**WHAT THE EXERCISE ASKS**
Reproduce every line of the data from the one containing "The photo presented" down to the very end, including that first line and keeping each line unchanged.

**DATA IN THIS EXERCISE**
********************
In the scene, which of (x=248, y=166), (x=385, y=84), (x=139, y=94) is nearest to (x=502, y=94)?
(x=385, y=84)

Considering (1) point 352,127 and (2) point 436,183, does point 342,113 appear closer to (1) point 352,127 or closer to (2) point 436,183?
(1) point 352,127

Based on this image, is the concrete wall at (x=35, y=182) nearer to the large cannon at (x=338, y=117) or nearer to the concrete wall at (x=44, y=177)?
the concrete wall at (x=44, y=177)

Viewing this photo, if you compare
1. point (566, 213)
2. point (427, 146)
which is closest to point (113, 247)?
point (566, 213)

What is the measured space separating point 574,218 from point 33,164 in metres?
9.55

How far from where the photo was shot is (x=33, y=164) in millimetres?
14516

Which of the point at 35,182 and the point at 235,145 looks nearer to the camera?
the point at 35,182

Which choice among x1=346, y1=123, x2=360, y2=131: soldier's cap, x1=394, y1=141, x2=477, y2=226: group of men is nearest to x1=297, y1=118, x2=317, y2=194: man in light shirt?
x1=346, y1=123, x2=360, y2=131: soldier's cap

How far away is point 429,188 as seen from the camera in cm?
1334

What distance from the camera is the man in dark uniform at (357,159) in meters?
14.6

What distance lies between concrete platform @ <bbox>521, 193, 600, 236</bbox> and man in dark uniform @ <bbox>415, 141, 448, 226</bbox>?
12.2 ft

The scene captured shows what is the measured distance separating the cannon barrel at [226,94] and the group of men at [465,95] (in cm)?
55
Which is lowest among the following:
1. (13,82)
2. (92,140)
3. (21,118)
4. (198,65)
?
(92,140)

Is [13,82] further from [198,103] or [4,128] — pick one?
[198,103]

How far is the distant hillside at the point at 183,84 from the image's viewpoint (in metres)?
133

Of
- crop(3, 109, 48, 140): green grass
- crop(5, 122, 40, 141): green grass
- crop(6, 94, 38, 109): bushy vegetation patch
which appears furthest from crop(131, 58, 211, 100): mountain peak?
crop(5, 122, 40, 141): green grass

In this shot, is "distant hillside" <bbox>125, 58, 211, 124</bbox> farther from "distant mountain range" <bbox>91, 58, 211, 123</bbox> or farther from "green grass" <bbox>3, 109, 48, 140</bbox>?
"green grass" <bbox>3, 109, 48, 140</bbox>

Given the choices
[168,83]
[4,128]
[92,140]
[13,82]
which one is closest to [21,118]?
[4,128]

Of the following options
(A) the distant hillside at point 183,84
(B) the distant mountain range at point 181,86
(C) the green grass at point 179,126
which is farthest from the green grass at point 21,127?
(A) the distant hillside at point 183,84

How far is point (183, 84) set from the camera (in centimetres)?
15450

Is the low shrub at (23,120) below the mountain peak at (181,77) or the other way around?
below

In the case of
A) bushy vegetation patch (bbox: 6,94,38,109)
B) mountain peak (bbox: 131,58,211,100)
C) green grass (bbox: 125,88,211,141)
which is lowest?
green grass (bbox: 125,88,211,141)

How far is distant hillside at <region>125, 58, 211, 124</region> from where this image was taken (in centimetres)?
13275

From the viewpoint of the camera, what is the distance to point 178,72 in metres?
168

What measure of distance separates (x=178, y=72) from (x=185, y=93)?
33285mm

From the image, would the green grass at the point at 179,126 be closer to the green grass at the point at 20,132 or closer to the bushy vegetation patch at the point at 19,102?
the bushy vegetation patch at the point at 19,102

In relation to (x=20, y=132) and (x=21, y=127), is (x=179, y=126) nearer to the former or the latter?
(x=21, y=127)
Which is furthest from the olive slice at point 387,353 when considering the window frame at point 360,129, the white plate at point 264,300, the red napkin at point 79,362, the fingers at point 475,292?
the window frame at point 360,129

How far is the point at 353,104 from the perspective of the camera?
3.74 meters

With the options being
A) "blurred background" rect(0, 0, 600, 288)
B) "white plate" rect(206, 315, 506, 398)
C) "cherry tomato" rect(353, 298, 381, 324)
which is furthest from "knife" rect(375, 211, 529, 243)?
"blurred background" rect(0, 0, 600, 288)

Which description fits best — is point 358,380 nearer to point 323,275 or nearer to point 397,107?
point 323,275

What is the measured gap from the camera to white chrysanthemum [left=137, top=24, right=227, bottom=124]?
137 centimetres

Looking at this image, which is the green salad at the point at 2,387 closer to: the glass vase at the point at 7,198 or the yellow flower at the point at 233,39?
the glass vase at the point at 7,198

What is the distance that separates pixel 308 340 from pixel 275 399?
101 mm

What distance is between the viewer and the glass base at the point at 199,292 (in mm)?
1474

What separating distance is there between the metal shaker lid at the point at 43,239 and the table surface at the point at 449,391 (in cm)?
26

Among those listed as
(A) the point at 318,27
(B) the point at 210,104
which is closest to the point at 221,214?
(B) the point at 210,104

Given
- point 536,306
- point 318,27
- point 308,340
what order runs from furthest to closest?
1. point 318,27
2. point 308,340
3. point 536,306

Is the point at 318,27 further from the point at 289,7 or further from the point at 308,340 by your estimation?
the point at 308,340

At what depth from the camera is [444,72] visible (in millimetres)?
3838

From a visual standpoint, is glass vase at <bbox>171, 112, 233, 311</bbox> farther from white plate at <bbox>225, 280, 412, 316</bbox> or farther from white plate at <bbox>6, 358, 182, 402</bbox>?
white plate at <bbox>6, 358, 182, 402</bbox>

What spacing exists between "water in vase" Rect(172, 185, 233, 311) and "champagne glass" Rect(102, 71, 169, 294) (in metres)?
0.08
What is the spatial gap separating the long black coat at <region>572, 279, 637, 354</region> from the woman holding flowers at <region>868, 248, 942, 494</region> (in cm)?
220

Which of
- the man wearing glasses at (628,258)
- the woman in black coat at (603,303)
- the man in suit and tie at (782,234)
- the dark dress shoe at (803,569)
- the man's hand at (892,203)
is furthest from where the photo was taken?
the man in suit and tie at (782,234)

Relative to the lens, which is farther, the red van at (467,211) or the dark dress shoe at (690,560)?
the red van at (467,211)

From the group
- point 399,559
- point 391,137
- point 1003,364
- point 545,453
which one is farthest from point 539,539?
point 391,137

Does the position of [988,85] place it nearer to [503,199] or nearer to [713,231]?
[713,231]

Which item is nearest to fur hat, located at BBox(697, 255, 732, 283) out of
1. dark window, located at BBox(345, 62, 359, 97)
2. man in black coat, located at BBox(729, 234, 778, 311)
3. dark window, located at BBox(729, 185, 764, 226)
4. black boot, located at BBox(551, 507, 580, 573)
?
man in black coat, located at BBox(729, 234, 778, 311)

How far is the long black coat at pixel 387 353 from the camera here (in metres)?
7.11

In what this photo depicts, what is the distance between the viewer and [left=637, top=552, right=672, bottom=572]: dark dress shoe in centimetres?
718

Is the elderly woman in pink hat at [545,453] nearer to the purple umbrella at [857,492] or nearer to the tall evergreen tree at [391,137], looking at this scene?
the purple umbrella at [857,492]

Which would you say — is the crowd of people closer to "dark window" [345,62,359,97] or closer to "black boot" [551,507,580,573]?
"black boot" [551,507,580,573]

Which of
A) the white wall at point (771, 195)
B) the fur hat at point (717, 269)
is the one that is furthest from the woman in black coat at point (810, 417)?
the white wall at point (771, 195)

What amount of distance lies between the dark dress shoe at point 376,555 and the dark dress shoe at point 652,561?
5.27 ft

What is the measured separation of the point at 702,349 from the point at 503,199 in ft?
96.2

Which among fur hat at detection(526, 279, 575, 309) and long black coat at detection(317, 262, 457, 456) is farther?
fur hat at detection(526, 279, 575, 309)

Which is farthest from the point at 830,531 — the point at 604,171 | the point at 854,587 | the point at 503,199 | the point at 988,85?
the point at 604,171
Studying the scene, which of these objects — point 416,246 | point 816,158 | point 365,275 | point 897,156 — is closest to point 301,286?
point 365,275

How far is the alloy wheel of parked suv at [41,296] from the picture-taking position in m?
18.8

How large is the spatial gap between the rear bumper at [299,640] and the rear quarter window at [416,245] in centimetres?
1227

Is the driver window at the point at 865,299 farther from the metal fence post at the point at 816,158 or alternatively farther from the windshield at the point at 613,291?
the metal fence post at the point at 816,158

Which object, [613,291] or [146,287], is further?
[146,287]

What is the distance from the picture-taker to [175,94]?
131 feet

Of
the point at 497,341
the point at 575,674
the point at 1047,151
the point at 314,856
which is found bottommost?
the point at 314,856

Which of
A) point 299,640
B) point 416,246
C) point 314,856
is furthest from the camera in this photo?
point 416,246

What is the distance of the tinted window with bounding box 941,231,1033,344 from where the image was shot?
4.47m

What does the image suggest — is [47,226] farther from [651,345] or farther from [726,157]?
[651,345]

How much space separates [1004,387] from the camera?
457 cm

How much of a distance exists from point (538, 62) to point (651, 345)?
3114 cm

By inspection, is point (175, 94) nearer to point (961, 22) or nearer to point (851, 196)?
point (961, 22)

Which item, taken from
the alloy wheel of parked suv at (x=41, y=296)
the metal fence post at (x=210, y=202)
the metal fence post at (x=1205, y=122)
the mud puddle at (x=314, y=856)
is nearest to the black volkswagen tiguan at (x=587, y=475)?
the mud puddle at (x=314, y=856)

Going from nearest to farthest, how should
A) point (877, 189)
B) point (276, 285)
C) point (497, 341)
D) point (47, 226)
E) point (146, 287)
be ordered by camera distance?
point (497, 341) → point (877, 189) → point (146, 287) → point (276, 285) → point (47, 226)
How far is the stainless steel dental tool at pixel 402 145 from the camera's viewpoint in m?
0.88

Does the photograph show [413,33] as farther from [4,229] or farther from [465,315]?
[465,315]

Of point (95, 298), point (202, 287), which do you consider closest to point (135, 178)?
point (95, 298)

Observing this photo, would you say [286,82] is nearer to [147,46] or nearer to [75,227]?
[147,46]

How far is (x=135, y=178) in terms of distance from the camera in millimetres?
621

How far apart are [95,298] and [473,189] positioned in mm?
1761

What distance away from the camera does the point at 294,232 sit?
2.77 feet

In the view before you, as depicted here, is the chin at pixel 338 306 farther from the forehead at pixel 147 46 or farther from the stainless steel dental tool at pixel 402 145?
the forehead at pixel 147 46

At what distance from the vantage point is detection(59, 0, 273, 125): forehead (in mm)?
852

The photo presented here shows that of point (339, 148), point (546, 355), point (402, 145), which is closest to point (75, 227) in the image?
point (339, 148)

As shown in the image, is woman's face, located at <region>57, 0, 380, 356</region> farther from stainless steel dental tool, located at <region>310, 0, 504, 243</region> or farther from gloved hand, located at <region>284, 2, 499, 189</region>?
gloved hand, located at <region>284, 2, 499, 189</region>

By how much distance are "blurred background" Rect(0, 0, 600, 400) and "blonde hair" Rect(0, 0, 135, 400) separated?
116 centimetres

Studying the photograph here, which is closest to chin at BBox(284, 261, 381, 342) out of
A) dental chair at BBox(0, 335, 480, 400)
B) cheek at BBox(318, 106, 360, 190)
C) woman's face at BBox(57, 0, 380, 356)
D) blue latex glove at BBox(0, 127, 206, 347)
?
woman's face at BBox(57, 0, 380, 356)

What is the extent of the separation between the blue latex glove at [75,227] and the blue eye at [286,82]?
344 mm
********************
**WRITTEN ANSWER**
The photo presented here shows that of point (339, 148), point (546, 355), point (402, 145), which is closest to point (75, 227) in the image?
point (339, 148)

As shown in the image, is woman's face, located at <region>57, 0, 380, 356</region> farther from stainless steel dental tool, located at <region>310, 0, 504, 243</region> or farther from gloved hand, located at <region>284, 2, 499, 189</region>?
gloved hand, located at <region>284, 2, 499, 189</region>

By how much distance are "blurred background" Rect(0, 0, 600, 400) and "blonde hair" Rect(0, 0, 135, 400) separated?
116 centimetres

Studying the photograph here, which is closest to chin at BBox(284, 261, 381, 342) out of
A) dental chair at BBox(0, 335, 480, 400)
B) cheek at BBox(318, 106, 360, 190)
C) woman's face at BBox(57, 0, 380, 356)
D) blue latex glove at BBox(0, 127, 206, 347)
?
woman's face at BBox(57, 0, 380, 356)

What is the extent of the separation between the blue latex glove at [75,227] and the blue eye at [286,82]?
344 mm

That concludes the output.